▸ **What is required**
Pick out each line of the records in which the word "States" appears.

Records for this task: Begin

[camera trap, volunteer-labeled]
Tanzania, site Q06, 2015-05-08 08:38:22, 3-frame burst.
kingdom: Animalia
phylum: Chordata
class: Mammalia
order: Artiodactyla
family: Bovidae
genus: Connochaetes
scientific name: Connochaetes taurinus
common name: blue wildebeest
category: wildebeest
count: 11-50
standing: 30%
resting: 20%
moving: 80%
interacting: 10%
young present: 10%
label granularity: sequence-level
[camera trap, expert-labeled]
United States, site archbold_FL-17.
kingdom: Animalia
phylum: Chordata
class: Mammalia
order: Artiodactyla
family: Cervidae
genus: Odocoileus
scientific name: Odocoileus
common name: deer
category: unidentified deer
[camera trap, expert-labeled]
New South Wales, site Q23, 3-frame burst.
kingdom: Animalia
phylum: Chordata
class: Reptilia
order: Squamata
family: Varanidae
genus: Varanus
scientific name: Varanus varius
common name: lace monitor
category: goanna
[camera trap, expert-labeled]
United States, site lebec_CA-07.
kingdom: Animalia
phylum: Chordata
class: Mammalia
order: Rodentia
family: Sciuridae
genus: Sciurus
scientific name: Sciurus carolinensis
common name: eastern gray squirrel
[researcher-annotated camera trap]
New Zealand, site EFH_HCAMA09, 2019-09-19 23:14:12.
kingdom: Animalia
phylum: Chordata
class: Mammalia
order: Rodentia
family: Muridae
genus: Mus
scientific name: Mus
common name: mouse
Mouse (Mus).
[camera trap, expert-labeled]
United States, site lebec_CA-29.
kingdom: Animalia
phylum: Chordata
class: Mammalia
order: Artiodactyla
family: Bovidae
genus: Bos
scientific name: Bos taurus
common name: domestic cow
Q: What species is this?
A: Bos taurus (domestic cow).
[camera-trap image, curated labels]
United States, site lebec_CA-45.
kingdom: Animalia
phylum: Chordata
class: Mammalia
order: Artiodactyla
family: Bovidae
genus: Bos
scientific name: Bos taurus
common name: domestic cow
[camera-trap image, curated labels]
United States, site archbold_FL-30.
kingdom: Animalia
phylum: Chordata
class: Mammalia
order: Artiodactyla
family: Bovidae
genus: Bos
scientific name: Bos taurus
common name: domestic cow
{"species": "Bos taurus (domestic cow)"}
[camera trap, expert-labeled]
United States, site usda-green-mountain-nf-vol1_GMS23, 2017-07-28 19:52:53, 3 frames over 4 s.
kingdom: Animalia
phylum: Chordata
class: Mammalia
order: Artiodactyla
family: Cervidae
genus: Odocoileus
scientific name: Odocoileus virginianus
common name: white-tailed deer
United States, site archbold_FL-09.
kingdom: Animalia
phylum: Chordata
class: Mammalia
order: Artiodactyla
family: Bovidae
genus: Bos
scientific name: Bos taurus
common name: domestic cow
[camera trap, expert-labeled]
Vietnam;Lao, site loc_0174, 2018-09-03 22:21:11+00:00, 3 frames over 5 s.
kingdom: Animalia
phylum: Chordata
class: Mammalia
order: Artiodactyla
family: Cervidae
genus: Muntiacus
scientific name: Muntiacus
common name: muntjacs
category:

Records for this task: End

▸ **Solution below**
United States, site archbold_FL-17.
United States, site lebec_CA-07.
United States, site lebec_CA-29.
United States, site lebec_CA-45.
United States, site archbold_FL-30.
United States, site usda-green-mountain-nf-vol1_GMS23, 2017-07-28 19:52:53, 3 frames over 4 s.
United States, site archbold_FL-09.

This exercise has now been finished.